-- START OF SUPPLIED TEXT --

Supreme Court of Iowa.

Rehearing Denied June 25, 1973.


Attorney(s) appearing for the Case

Bailey C. Webber, Ottumwa, for plaintiff.

Richard C. Turner, Atty. Gen., and John F. Beamer, Asst. Atty. Gen., Des Moines, for defendants.

Heard by MOORE, C.J., and RAWLINGS, REES, REYNOLDSON and HARRIS, JJ.


REES, Justice.

This matter comes to us as an original proceedings in certiorari to determine the validity of an order of the Municipal Court of Ottumwa and the Wapello District Court for the forfeiture of one certain 1966 model 260 "B" Bellanca airplane bearing registration number N8546R, the property of the plaintiff.

Plaintiff was arrested in Wapello County on September 17, 1970, and charged with unlawful possession of marijuana in violation of section 204.2, The Code, 1966. He was tried and convicted and appealed to this court, and the judgment of conviction was affirmed on February 25, 1972. See State v. McReynolds, 195 N.W.2d 102 (Iowa 1972).

When arrested plaintiff was in the airplane above described and the marijuana seized was also in the aircraft. Following the affirmance of judgment of conviction of this court, the forfeiture matter proceeded, resulting in the decree of the Wapello District Court directing and ordering the forfeiture of the airplane to the State, as authorized by section 204.11(3), and chapter 127, The Code, 1966.

The forfeiture proceedings were initially instituted in the Municipal Court of Ottumwa which ordered forfeiture of the plane, and subsequently the State of Iowa filed its application in the Wapello District Court to determine the legality and priority of certain claims to the aircraft. The proceedings in the district court were abated awaiting the determination of the appeal in the criminal matter, and on March 14, 1972 the decree of the Wapello District Court directing forfeiture was entered.

Plaintiff advances two grounds on which he relies for the sustaining of the writ of certiorari:

(1) The Municipal Court and the District Court were without legal authorization to declare forfeiture of the Bellanca aircraft since an aircraft is not within the meaning of "any automobile or other vehicle" specified by section 204.11, Code of Iowa, 1971; and

(2) The forfeiture ordered by the Municipal Court and the District Court under section 204.11(3), The Code, 1971, was in error in that such action deprived plaintiff of his property without due process of law, contrary to the Fourteenth Amendment to the Constitution of the United States.

I. Plaintiff contends section 204.11(3), The Code, 1971, did not as a matter of law permit the forfeiture of the airplane because the same is not an "automobile or other vehicle". Section 204.11(3) provides:

"Any automobile or other vehicle used, or intended to be used, to conceal, convey, carry, or transport in violation of this chapter any of the drugs defined in section 204.1, or any automobile or vehicle in which any of the drugs defined in said section are unlawfully possessed by an occupant with the knowledge of the owner thereof, shall be forfeited to the state, under the provisions of chapter 127."

-- END OF SUPPLIED TEXT --

# WHAT IS REQUIRED:
According to the court opinion, on what date was the plaintiff arrested in Wapello County?

-- START OF SUPPLIED MATERIAL --

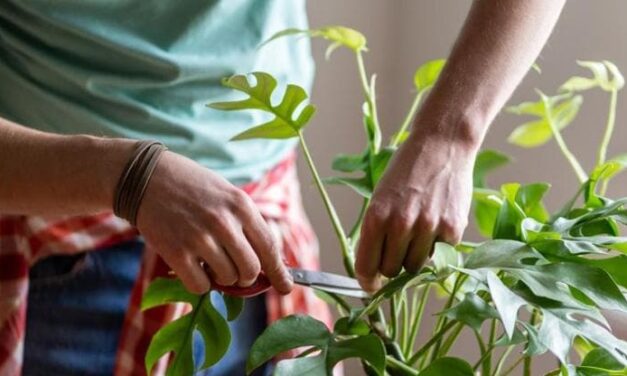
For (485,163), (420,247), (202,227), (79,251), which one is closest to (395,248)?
(420,247)

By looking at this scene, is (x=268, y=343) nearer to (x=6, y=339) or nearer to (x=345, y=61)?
(x=6, y=339)

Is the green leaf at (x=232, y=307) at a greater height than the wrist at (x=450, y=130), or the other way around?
the wrist at (x=450, y=130)

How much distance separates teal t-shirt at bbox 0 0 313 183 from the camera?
2.79 ft

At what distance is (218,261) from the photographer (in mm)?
656

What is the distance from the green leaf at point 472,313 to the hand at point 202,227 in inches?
5.0

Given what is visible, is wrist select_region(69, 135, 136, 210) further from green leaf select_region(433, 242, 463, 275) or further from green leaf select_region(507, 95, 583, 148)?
green leaf select_region(507, 95, 583, 148)

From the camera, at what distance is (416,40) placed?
1.30 meters

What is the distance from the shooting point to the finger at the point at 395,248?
0.63 metres

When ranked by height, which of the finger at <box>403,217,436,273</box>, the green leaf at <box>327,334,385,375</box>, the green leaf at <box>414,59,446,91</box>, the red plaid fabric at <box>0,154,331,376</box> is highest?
the green leaf at <box>414,59,446,91</box>

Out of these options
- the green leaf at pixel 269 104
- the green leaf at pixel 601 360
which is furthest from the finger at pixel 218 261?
the green leaf at pixel 601 360

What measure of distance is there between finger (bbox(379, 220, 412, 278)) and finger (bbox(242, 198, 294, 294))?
0.07 metres

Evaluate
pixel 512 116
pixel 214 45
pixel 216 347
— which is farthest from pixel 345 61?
pixel 216 347

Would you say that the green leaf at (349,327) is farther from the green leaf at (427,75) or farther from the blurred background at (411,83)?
the blurred background at (411,83)

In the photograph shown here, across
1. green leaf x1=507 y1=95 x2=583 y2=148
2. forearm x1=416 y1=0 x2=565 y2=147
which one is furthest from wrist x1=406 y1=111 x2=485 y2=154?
green leaf x1=507 y1=95 x2=583 y2=148
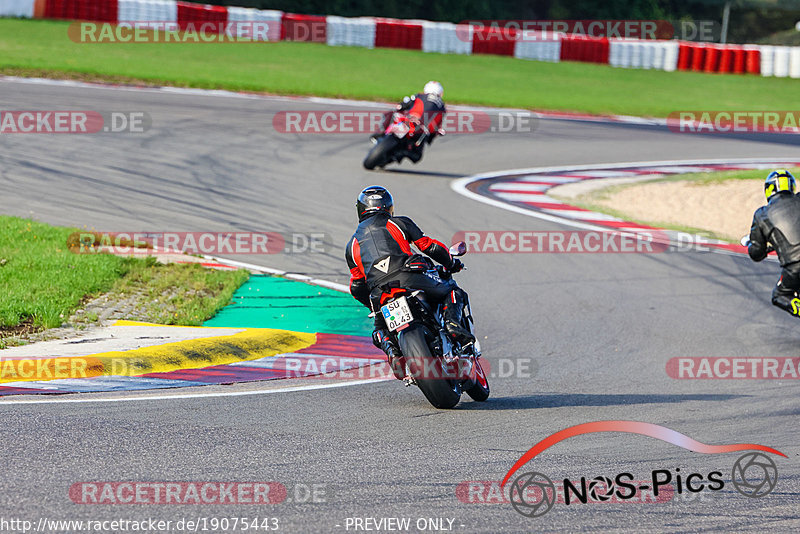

-- END OF SUPPLIED MATERIAL --

# IN RESPONSE:
September 17, 1970.